Mention roofing to homeowners and their thoughts usually turn to shingles.
Talk roofing with Brian Chambers of Owens Corning and you hear about a trio of elements that go into creating a roof with a long life. Shingles are icing on the cake, but what's underneath is important, too.
Chambers considers a roof to be he sum of its parts: free-flowing ventilation, protective underlayment and good shingles. In other words, a roof is a system of equally critical components.
"Shingles are important, but so are the other two elements if a roof is to do what it's supposed to, and that's protect the home and look good," says Chambers, the company's vice president of residential roofing.
Ventilation is the key to a roof's survival. Moisture and excessive heat milling about in an attic stunt roof life faster than nearly any other factor. Trapped heat and humidity create a breeding ground for mold, contribute to deterioration of a roof substructure and can "cook" shingles from the inside out.
Ridge vents placed at the crown of a roof are a new escape route for heat and humidity, augmenting the familiar square "box" vents typically seen about midway up the roof.
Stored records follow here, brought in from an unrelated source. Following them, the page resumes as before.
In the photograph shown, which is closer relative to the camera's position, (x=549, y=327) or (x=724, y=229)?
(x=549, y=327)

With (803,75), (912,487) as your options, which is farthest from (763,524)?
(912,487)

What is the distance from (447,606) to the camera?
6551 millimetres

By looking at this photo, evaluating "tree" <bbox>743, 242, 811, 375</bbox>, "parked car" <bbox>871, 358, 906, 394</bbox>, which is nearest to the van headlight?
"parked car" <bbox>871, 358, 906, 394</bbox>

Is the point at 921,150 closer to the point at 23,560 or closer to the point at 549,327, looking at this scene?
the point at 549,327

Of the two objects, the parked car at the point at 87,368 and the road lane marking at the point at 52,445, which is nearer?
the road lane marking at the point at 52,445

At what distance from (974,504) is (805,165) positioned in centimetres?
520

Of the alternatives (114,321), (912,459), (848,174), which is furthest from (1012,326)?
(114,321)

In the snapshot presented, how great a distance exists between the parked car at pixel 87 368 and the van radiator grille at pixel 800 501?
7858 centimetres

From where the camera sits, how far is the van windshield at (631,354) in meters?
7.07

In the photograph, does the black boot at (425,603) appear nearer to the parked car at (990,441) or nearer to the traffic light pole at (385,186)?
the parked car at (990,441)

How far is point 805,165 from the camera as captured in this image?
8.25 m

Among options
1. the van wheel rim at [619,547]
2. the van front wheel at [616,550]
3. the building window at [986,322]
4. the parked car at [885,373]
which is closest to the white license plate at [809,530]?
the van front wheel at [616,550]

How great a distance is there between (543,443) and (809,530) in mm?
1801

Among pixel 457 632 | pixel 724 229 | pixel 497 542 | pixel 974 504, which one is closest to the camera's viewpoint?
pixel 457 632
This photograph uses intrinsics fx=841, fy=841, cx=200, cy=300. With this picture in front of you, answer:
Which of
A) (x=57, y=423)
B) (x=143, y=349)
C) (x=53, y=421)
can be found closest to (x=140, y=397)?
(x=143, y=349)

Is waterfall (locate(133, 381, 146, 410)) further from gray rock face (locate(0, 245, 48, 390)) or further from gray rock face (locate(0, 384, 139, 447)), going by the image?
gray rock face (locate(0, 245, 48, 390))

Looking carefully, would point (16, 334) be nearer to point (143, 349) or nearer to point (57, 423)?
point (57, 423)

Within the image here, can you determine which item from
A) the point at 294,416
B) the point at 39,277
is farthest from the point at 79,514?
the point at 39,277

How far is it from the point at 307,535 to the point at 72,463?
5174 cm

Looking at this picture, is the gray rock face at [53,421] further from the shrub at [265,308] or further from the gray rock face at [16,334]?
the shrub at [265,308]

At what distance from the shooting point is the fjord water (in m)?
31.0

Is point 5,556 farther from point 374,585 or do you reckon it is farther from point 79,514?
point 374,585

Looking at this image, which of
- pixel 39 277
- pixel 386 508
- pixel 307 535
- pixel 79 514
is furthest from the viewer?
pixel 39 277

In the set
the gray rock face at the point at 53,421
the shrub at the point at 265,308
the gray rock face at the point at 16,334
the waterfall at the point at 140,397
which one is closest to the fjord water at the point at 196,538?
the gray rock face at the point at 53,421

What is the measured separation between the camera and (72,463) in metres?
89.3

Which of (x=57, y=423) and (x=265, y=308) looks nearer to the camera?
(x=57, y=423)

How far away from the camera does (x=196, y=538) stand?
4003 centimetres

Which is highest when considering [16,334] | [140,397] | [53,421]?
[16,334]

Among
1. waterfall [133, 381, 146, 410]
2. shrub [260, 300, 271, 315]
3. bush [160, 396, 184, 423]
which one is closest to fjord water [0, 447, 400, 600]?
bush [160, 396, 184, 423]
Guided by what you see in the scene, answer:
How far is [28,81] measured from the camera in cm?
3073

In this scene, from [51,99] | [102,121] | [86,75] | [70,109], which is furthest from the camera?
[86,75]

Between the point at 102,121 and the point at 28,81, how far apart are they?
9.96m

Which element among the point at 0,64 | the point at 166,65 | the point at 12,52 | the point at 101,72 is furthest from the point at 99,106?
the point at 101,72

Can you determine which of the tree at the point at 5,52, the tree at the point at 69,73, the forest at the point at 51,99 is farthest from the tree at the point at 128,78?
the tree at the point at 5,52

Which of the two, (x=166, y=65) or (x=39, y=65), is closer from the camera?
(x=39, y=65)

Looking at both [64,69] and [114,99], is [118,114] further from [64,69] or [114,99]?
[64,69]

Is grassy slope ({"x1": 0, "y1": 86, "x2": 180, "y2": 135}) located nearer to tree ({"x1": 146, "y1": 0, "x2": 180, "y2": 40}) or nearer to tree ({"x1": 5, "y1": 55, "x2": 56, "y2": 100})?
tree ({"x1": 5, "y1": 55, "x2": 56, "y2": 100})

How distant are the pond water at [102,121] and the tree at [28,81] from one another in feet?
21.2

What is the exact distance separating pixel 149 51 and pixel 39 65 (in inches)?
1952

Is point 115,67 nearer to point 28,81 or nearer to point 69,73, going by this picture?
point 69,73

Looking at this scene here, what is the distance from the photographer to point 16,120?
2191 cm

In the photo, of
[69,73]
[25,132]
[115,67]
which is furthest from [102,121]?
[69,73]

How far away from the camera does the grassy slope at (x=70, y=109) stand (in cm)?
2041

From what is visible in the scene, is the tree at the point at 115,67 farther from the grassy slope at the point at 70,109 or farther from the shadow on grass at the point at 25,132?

Proper ventilation draws external air up through soffit slits beneath the eaves and out through the vents. Chambers says the goal is to achieve a "balanced air flow" where attic temperatures and moisture content are identical to outside air. It's a mistake to think attic air should be warm and therefore part of the home insulation process. "Good insulation is the thermal barrier that traps heat in living areas, not up in your attic," says Chambers.
Felt sub-layers beneath shingles have been supplemented by saturated asphalt "ice and water shields." This adhesive-backed sheeting provides superior protection, especially when laid in valleys and eaves, against invasive rainwater and ice dams that can cause leaks or lead to rotting of roof timbers. (Ice dams form when heated air escapes through the roof and melts snow. The melted snow refreezes in a series of layers -- all the more reason to keep attic temperatures to a minimum.)
And now for the crowning touch -- the all-important shingles.
Consumers see a plethora of new shingle styles. Premium shingles referred to as "architectural" or laminates have boomed, from 10 percent of the market 10 years ago to more than 50 percent today. These two-ply varieties are replacing three-tab shingles among homeowners who want more color options or the look of slate or shake shingles without the high cost. There's even a super-laminate category of ultra-heavy shingles with limited lifetime warranties. (Warranties of 20-50 years are common on even basic shingles.)
It's little wonder that homeowners want more shingle color and style choices. A roof accounts for as much as one-third of the visible exterior of the house. A good-looking roof has curb appeal, contributing to the house's resale value.
Chambers says the days are gone when homeowners could simply nail on new shingles and climb back down their ladders. He says his company leans toward a network of installation professionals who understand a roof in its entirety.
The big question is knowing when it's time to say goodbye to your old roof. Chambers lists telltale signs of roof deterioration homeowners can readily spot:
* Buckled, cracked, warped or split shingles. This applies to both asphalt and wood shake shingles.
* Excessive granule loss. Some loss is normal but watch for large accumulations in your gutters.
* Blistered shingles.
* In the attic, look for signs of leaks or water spots on plywood or particleboard.
* Attic timbers may show signs of mold, rot or insect decay caused by excessive moisture.